Si la présence des pesticides augmente dans les cours d’eau, leur écotoxicité est revenue, en 2013, au niveau de 2010-2011, selon une synthèse publiée ce 9 septembre par le Commissariat général au développement durable (CGDD). Elle diffère toutefois selon qu’il s’agit d’herbicides ou d’insecticides.

 

L’indice de concentration des pesticides dans les cours d’eau indique 90 en 2013, soit autant qu’en 2010 et 2011, contre 94 en 2012. Nouveau, cet indice est extrait du cumul des concentrations moyennes annuelles, pondérées par le seuil d’écotoxicité propre à chaque molécule. Un seuil représentant la concentration maximale sans risque pour les algues, les poissons ou les daphnies. Parti d’une base 100 en 2008, cet indice synthétise concentration et dangerosité de 313 pesticides surveillés dans 2.388 points d’observation en métropole et 69 points pour 88 molécules en Outre-mer. Pour mémoire, il existe environ 500 substances actives, des molécules organiques de synthèse pour la plupart.

 

Un indice basé sur l’écotoxicité

La formule de calcul de l’indice donne un poids prépondérant à une vingtaine de molécules, qui pèsent pour plus de la moitié des résultats. Ces molécules toxiques sont surtout des herbicides et, dans une moindre mesure, des insecticides.

Le glyphosate, par exemple, pèse peu dans cet indice, alors qu’il est le pesticide le plus vendu, et aussi le plus répandu dans les cours d’eau. Son seuil d’écotoxicité est en effet largement supérieur à la médiane: 28 microgrammes par litre contre 0,32 µg/l. A l’inverse, l’heptachlore compte pour beaucoup. Il est peu présent mais son écotoxicité est très élevée, ce qui lui a valu une interdiction depuis 1992.

Plus largement, cet indice produit donc des résultats très différents du suivi du plan Ecophyto NODU (nombre de doses unité), qui affiche une hausse permanente depuis 2009. Selon celui-ci, le recours aux pesticides a progressé de 9,4% entre 2013 et 2014.

 

Insecticides en hausse, herbicides en baisse

Si l’écotoxicité des pesticides reste stable, elle est en réalité en hausse pour les insecticides et en baisse pour les herbicides.

La progression liée aux insecticides s’explique par la hausse de l’imidaclopride dans les cours d’eau. Ce néonicotinoïde est le second pesticide le plus vendu en France en 2013.

De leur côté, les herbicides comptent à hauteur de 60 à 70% de l’indice global. Si leur tendance est à la baisse, ils ont toutefois affiché un rebond en 2012.

 

Des interdictions pas toujours efficaces

L’interdiction du diuron en 2008 a eu un effet positif sur les cours d’eau, le reléguant à la 15e position en 2013 alors qu’il était encore second en 2007, à cause d’une forte utilisation dans les exploitations agricoles et pour l’entretien des voiries.

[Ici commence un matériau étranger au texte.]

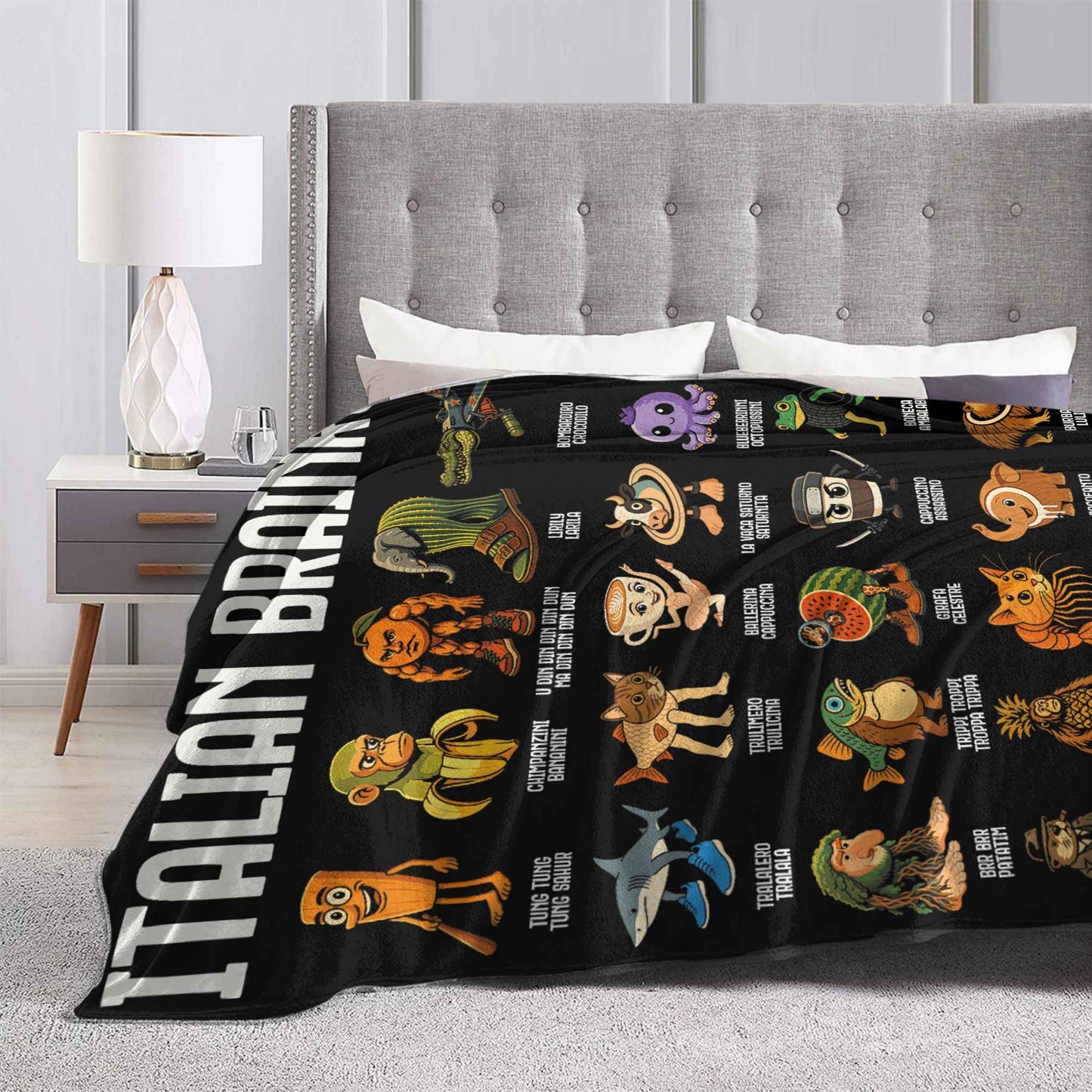 Warm Soft BlanketsStudents Picnic Italian Brainrot Funny Meme Throw Blanket Flannel Bedspread Bedroom Aesthetic Sofa Bed Cover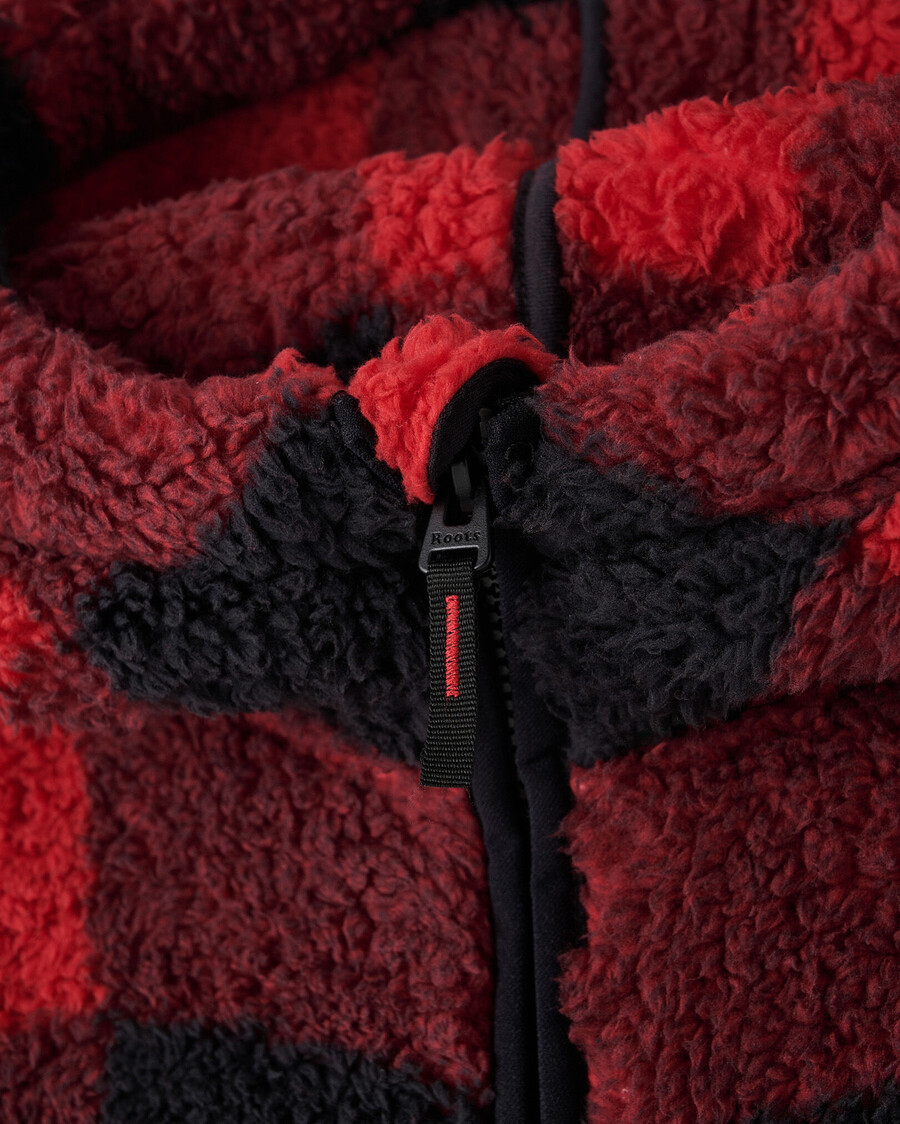 creekside kinder-fleece-kapuzenjacke mit durchgehendem reißverschluss und lammfellfutter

Les pesticides autorisés ont connu, pour leur part, une progression ponctuelle de 8% en 2012 à cause d’une hausse de l’utilisation de deux herbicides, l’acétochlore et le métolachlore, spécifiques de la maïsiculture. Leur sort diverge ensuite, puisque l’acétochlore diminue en 2013 grâce à son retrait du marché, alors que le métolachlore poursuit sa progression.

Les pesticides interdits avant 2008 décroissent régulièrement mais leurs concentrations restent élevées dans les cours d’eau. C’est en particulier le cas de l’atrazine et de son produit de dégradation l’atrazine-déséthyl, qui s’avère très persistant dans les milieux aquatiques. Il ne sort toujours pas du top 10 des pesticides les plus répandus.

 

Temps pluvieux, pesticides nombreux

La note du CGDD montre que la persistance des pesticides dans les cours d’eau varie en fonction des conditions climatiques. L’humidité, la température et les précipitations accroissent en général leur présence. La hausse observée en 2012 est d’ailleurs due, en partie, à un printemps pluvieux, notamment dans le Sud-ouest.

Enfin, sur le plan géographique, l’écotoxicité est surtout à la hausse dans le bassin Adour-Garonne, qui concentre à lui seul la hausse des deux herbicides de la maïsiculture, l’acétochlore et le métolachlore.